= INSTRUCCIONES =
Según el texto sobre el concierto de Mendelssohn, ¿qué sinfonía del compositor tocó la orquesta el pasado diciembre?

= TEXTO PARA LEER =
•••

El trabajo con la música de este compositor puede iluminar los valores de la Orquesta de València, y, al tiempo, eliminar ciertas carencias
VALÈNCIA. El concierto que presentó este viernes la Orquesta de València es el segundo que, en esta temporada, le dedica a Mendelssohn la agrupación del Palau de la Música. Su director, Ramón Tebar, explicó al presentar la programación que le parecía adecuado trabajar el repertorio de este compositor, debido a la trayectoria de la orquesta, muy centrada en el siglo XIX, pero con necesidades de profundización en el campo del clasicismo. Mendelssohn es un compositor que reúne características de ambos periodos, y su música le viene, por eso mismo, como anillo al dedo a la formación valenciana.
Si el pasado diciembre se interpretó la Sinfonía “Lobgesang”, una de las menos conocidas del compositor de Hamburgo, esta vez el programa se centró en tres obras que se interpretan con muchísima frecuencia. Fue la primera La gruta de Fingal, que evoca un imponente paisaje de las islas Hébridas, con una gran cueva azotada por las olas. La Naturaleza hace aquí acto de presencia, en una atmósfera netamente romántica, que la música de Mendelssohn nos traslada con fidelidad, hasta el punto de que el fraseo inicial de las cuerdas sugiere el movimiento de las olas, algo que Tebar y la orquesta tuvieron muy en cuenta.

•••

= DATOS DEL LISTADO =
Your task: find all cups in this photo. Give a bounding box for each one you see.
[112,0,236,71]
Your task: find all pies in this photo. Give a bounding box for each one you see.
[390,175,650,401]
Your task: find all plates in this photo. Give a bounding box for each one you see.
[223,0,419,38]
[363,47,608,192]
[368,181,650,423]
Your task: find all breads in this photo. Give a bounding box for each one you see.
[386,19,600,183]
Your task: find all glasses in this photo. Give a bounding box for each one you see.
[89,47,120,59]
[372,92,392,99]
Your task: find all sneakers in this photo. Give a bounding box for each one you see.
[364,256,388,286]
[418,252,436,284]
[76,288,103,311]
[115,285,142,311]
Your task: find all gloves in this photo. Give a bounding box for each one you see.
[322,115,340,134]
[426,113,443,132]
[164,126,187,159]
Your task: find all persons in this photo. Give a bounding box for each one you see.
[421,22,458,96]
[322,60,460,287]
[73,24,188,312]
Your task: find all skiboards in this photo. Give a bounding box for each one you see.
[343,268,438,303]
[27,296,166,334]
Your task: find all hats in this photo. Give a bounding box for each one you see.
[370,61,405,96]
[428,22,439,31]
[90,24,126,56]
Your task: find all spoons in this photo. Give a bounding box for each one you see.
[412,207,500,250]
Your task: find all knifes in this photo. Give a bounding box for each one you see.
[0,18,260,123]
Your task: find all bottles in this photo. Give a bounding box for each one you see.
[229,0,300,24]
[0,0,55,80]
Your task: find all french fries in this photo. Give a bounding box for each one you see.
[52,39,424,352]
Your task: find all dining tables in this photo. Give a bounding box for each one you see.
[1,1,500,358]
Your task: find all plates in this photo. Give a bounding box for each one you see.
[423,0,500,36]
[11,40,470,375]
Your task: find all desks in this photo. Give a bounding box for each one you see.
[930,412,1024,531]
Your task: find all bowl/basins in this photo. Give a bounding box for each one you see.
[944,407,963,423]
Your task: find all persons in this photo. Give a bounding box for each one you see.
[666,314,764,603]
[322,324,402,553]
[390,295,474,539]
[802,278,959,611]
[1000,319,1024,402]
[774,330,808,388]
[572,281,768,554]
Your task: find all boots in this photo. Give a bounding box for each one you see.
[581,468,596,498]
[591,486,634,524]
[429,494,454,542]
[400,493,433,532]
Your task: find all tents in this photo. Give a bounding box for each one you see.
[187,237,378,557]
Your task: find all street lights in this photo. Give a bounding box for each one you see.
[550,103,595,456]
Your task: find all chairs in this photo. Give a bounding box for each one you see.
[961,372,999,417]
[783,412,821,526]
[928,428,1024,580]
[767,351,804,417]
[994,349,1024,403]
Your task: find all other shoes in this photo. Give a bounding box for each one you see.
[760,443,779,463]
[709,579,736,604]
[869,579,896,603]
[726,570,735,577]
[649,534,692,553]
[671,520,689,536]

•••

= RESULTADO =
La Sinfonía “Lobgesang”.